## Action demandée 1
Citez sans rien changer l'article sur la crise de la zone euro, depuis « L'ampleur de la » jusqu'à « a été entendu. ».
## Action demandée 2
Dans l'article sur la crise de la zone euro, réécrivez plus brièvement le paragraphe qui commence par « L'ampleur de la tâche », sans perdre ses faits principaux.
## Action demandée 3
D'après l'article sur la crise de la zone euro, pourquoi les banques françaises sont-elles en première ligne ? Répondez en une à trois phrases.

## Texte extrait
────────

Overblog
Suivre ce blog
Editer l'article Administration Créer mon blog


Les ministres des Finances de l'Eurogroupe se sont rencontrés vendredi. Ils se sont mis d'accord pour infliger au moins 50 % de pertes aux créanciers privés de la Grèce.

Crise de la zone euro : les banques en première ligne

Les banques françaises sont en première ligne, car elles détiennent une bonne part de la dette grecque.© Iannis Japiot / Wostok Press


De notre correspondant à Bruxelles,


L'ampleur de la tâche et l'obligation de réussir ont pris le pas sur la mauvaise humeur. L'irritation des partenaires de la France et de l'Allemagne, qui s'était manifestée ouvertement vendredi à l'arrivée des ministres des Finances de l'Eurogroupe, ne les a pas empêchés de travailler. Le Luxembourgeois Jean-Claude Juncker, qui déplorait "le spectacle désastreux" offert par "le manque de leadership", a été entendu.

────────

## Données fournies
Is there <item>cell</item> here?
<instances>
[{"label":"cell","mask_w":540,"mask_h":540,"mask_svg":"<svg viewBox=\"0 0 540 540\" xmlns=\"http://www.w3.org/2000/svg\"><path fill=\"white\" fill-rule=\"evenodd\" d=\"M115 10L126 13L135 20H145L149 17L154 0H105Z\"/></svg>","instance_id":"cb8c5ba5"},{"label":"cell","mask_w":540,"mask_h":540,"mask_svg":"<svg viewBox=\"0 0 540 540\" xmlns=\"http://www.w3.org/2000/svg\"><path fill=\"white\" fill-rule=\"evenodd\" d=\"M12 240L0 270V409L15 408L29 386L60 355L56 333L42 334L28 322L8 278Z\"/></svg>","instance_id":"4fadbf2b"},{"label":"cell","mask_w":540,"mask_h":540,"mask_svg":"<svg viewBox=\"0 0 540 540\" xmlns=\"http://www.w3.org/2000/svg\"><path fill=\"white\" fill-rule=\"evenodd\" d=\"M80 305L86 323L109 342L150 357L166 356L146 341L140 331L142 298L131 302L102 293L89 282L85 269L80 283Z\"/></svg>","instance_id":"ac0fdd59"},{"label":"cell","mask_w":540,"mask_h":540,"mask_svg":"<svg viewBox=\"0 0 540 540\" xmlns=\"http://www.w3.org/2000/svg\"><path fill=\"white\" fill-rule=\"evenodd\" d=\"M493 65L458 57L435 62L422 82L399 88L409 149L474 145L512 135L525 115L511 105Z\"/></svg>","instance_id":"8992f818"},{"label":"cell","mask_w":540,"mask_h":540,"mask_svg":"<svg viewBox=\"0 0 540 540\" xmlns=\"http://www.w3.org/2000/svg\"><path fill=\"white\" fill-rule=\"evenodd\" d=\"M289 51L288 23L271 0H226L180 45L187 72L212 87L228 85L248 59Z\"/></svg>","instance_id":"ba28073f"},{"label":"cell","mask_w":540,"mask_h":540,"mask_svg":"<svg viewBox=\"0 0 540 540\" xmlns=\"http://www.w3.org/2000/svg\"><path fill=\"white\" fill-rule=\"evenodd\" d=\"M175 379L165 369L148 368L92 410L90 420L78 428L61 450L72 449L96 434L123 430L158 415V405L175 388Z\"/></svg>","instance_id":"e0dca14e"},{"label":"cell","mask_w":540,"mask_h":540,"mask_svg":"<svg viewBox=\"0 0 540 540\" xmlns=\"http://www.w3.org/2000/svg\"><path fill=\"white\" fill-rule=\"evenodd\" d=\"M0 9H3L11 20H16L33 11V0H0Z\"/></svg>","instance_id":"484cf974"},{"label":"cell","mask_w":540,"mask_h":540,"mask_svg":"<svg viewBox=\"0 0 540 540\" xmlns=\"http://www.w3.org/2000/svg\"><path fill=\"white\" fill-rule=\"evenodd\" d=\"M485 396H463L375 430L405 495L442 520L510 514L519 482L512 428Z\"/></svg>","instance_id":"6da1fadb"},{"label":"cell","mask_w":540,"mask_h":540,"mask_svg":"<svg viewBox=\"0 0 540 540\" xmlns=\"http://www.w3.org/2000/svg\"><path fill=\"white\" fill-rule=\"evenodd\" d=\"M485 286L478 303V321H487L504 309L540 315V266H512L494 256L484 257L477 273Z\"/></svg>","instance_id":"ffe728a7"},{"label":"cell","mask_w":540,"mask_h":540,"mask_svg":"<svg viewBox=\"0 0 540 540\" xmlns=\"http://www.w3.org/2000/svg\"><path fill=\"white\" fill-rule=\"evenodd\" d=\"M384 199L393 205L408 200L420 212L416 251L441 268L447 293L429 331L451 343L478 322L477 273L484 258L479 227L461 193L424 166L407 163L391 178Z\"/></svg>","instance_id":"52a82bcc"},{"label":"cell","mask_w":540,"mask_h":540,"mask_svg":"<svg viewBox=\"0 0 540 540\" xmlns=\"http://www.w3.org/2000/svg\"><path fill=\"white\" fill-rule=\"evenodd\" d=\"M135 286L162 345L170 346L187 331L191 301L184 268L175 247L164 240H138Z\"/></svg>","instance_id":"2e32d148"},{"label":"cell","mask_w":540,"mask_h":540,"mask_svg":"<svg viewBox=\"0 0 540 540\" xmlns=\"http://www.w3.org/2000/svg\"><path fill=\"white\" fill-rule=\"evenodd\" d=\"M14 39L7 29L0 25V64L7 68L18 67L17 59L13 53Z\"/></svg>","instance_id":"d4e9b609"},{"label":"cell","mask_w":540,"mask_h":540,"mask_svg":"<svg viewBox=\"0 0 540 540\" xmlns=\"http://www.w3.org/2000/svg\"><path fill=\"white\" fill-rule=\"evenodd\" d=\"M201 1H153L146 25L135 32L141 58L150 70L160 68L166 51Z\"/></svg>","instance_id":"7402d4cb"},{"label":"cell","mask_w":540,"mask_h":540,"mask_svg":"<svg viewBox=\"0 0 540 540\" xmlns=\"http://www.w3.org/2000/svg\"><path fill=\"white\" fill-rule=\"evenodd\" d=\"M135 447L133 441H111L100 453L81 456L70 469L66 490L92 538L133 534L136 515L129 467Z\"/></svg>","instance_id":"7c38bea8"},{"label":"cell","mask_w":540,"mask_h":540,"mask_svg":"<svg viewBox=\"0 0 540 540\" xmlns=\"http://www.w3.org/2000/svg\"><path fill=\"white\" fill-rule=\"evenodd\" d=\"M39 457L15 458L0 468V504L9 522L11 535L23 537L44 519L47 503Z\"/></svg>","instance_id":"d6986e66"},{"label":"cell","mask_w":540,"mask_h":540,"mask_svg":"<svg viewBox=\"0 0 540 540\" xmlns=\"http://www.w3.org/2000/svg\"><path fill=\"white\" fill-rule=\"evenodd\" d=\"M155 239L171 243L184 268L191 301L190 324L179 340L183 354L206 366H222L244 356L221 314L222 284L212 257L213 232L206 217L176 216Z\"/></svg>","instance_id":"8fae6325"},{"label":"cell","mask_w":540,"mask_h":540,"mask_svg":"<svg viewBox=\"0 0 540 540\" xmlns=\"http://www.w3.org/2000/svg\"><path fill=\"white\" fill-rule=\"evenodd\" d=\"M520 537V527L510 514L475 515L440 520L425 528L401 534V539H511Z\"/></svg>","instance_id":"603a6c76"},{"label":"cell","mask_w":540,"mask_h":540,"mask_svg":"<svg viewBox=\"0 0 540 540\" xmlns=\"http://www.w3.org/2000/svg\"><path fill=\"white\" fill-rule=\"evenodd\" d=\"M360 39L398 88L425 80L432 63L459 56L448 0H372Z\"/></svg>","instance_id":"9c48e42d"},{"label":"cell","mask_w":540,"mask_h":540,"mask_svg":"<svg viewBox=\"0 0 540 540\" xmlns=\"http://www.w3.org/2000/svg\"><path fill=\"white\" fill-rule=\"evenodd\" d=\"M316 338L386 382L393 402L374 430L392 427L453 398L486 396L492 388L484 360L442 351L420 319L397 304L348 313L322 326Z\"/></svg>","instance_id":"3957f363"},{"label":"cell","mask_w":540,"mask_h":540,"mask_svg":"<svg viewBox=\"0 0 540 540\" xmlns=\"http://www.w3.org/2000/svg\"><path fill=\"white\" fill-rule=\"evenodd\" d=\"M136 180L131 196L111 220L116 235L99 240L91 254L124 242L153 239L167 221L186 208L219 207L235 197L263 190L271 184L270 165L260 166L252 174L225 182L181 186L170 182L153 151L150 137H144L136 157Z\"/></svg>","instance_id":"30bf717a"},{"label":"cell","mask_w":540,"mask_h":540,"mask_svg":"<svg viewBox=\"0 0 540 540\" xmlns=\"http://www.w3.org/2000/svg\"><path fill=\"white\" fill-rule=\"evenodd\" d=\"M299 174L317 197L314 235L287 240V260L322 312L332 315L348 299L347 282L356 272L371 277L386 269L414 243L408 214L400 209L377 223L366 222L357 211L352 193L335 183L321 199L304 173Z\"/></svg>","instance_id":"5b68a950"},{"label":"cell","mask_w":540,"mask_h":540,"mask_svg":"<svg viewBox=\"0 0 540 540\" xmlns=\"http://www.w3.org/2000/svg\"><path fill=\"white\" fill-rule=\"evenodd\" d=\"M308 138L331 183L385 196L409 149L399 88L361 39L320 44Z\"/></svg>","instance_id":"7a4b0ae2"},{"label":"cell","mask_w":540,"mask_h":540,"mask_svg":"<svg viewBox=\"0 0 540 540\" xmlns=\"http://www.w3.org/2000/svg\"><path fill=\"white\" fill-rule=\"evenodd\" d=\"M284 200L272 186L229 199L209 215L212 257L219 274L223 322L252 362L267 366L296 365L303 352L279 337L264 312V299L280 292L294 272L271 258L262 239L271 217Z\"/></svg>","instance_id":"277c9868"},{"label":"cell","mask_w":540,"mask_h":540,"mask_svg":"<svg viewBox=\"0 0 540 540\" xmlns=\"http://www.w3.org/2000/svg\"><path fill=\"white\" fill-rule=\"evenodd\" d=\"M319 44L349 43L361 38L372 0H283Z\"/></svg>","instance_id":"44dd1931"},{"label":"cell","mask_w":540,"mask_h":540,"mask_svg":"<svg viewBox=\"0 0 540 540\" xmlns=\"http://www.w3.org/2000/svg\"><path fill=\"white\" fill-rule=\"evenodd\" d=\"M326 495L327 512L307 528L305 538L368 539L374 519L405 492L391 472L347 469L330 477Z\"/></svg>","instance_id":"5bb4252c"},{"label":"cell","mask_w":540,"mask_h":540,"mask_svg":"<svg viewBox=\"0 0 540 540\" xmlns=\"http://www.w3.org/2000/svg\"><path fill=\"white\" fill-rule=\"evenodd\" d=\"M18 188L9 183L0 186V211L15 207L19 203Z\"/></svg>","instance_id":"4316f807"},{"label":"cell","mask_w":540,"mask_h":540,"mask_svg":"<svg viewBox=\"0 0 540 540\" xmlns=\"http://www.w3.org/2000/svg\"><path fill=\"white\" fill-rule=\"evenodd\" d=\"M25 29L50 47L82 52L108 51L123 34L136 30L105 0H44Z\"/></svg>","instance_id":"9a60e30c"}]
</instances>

────────

## Résultat 1
L'ampleur de la tâche et l'obligation de réussir ont pris le pas sur la mauvaise humeur. L'irritation des partenaires de la France et de l'Allemagne, qui s'était manifestée ouvertement vendredi à l'arrivée des ministres des Finances de l'Eurogroupe, ne les a pas empêchés de travailler. Le Luxembourgeois Jean-Claude Juncker, qui déplorait "le spectacle désastreux" offert par "le manque de leadership", a été entendu.

## Résultat 2
Vendredi, les partenaires de la France et de l'Allemagne ont montré leur irritation à l'arrivée des ministres des Finances de l'Eurogroupe. L'ampleur de la tâche et l'obligation de réussir l'ont emporté, et ils ont quand même travaillé. Le Luxembourgeois Jean-Claude Juncker dénonçait « le spectacle désastreux » offert par « le manque de leadership ». Il a été entendu.

## Résultat 3
Les banques françaises sont en première ligne parce qu'elles détiennent une bonne part de la dette grecque.